Homens públicos que se sentirem ofendidos com textos publicados por jornalistas terão um caminho: recorrer à Justiça Especial Cível (JEC) com uma ação por danos morais. Escolhendo a dedo, o querelante obterá o resultado esperado.

Na Justiça Comum, as chances de exercitar a defesa incluem Tribunal de Justiça, com seus respectivas embargos, STJ (idem) e, se preciso, STF, dado o andamento normal do processo. Bem, na JEC, a história é outra. E, não tenham dúvida, o pêndulo irá para o lado oposto ao da liberdade de expressão e liberdade de imprensa.

O ESPECIALISTA

Dallagnol conhece como poucos os caminhos para atingir seus alvos. O que eu estou dizendo é que o perigo para a profissão é muito maior do que o rombo ao bolso que eu eventualmente possa sofrer. Com a ajuda de amigos, se preciso, consigo o dinheiro e, com o tempo, me refaço do desaire.

Mas o dano para a profissão será grande. Estará dada uma senha para toda figura pública que se sentir ofendida por um jornalista: recorrer à Justiça Especial Cível com um processo por danos morais. Como condenar alguém por delito de opinião na Justiça comum é coisa mais rara, até porque o direito de defesa se exerce mais amplamente, por que não encurtar a coisa toda e buscar asfixiar o jornalista economicamente?

Mais: se os querelantes tiverem a esperteza de Dallagnol, só os jornalistas serão acionados, mas não os respectivos veículos em que saiu a crítica — e não estou aqui a dizer que deveriam ter sido processados. Apenas destaco que faz parte da política pessoal do procurador manter boas relações com os meios de comunicação e buscar punir apenas o jornalista que incomoda. Também essa lição outros aprenderão com ele.

Sim, eu incomodo Dallagnol e outros tantos. Mas certamente não sou o único a despertar a ira de pessoas públicas. Muitos profissionais de imprensa que leem agora este post também o fazem. Se Dallagnol for bem-sucedido na sua empreitada, estará no mercado mais um poderoso instrumento de intimidação da imprensa: recorrer à Justiça Especial Cível por danos morais e pedir indenização. Assim, a liberdade de imprensa estará, finalmente, reduzida a uma pequena causa.

Abre-se uma nova frente contra a liberdade de imprensa, como se as já existentes, hoje em dia, não bastassem.

“Ah, mas Dallagnol ou outros procuradores ligados à Lava Jato jamais me processariam…”

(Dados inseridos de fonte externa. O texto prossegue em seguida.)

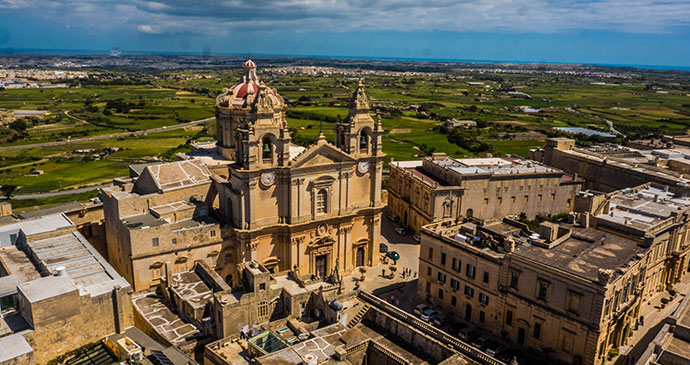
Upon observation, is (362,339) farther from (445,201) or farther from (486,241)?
(445,201)

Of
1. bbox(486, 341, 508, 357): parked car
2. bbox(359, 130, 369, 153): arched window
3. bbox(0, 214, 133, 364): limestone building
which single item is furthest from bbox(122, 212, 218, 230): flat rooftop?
bbox(486, 341, 508, 357): parked car

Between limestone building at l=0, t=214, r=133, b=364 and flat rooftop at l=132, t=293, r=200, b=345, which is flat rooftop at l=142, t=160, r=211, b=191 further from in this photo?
flat rooftop at l=132, t=293, r=200, b=345

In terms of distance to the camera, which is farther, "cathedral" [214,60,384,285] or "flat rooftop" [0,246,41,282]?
"cathedral" [214,60,384,285]

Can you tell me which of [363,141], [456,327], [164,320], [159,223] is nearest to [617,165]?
[363,141]

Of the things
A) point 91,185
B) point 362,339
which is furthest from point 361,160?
point 91,185

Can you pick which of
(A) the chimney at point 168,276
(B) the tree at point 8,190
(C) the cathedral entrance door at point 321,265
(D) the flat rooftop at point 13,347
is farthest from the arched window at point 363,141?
(B) the tree at point 8,190

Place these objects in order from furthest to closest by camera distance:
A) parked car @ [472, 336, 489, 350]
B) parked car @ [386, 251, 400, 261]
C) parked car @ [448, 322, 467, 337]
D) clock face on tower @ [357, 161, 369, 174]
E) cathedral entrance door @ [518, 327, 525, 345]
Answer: parked car @ [386, 251, 400, 261]
clock face on tower @ [357, 161, 369, 174]
parked car @ [448, 322, 467, 337]
parked car @ [472, 336, 489, 350]
cathedral entrance door @ [518, 327, 525, 345]
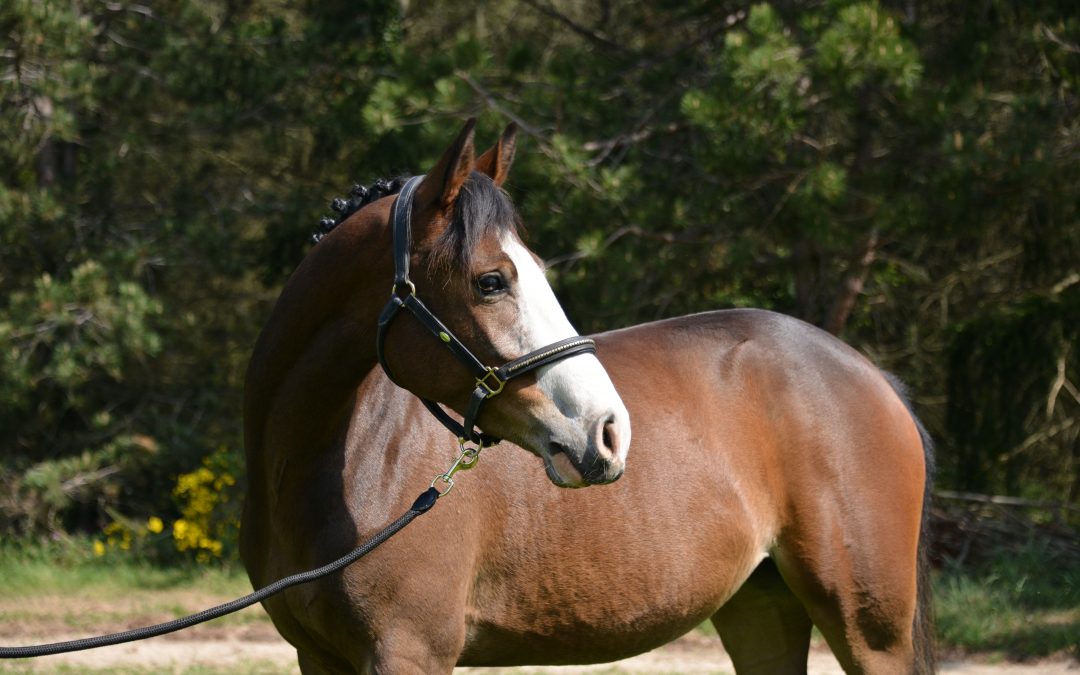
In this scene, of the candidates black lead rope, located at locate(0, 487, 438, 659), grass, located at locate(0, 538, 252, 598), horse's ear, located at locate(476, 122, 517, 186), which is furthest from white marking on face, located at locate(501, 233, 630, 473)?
grass, located at locate(0, 538, 252, 598)

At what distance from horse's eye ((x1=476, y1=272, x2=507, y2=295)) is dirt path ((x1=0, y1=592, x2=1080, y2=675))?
405 cm

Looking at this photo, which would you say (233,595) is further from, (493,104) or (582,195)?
(493,104)

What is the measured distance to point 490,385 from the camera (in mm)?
2623

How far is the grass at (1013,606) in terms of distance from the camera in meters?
6.68

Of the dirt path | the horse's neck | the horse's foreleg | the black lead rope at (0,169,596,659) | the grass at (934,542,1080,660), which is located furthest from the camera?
the grass at (934,542,1080,660)

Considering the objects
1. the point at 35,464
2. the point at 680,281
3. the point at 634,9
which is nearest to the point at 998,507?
the point at 680,281

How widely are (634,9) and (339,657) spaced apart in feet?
28.6

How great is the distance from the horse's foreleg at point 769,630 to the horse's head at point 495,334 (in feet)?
5.28

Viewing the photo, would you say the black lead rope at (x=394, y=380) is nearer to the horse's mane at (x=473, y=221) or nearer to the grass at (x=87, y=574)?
the horse's mane at (x=473, y=221)

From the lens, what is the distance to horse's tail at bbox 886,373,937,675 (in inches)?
147

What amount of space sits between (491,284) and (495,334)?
0.39 ft

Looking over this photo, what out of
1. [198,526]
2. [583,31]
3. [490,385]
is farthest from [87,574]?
[490,385]

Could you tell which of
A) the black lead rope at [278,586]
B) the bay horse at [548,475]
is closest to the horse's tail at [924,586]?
the bay horse at [548,475]

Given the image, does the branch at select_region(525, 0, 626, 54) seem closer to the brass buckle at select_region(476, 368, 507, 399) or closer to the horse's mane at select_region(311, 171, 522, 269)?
the horse's mane at select_region(311, 171, 522, 269)
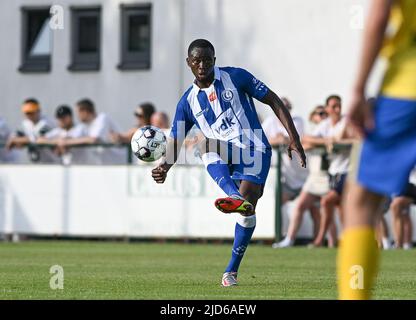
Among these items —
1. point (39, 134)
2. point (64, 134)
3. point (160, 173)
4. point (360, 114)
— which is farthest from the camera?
point (39, 134)

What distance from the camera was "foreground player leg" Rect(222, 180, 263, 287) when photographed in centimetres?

Eles, com efeito, não! Mas e os outros, incluindo os adversários deles? Se Dallagnol for bem-sucedido no processo que move contra mim, quem perde é a imprensa. Não porque eu queira me arvorar em voz representativa da categoria. As minhas pretensões são bem mais modestas. Mas porque o procurador terá inaugurado um caminho novo para intimidar jornalistas. E outros se aproveitarão dele e vão trilhá-lo gostosamente.

Não, senhores! Não é só pelos R$ 35 mil. É pelo princípio. Que as entidades que defendem a imprensa livre e os direitos dos jornalistas se deem conta do que está em curso.

Hoje é Dallagnol contra mim na JEC. Amanhã será quem contra quem?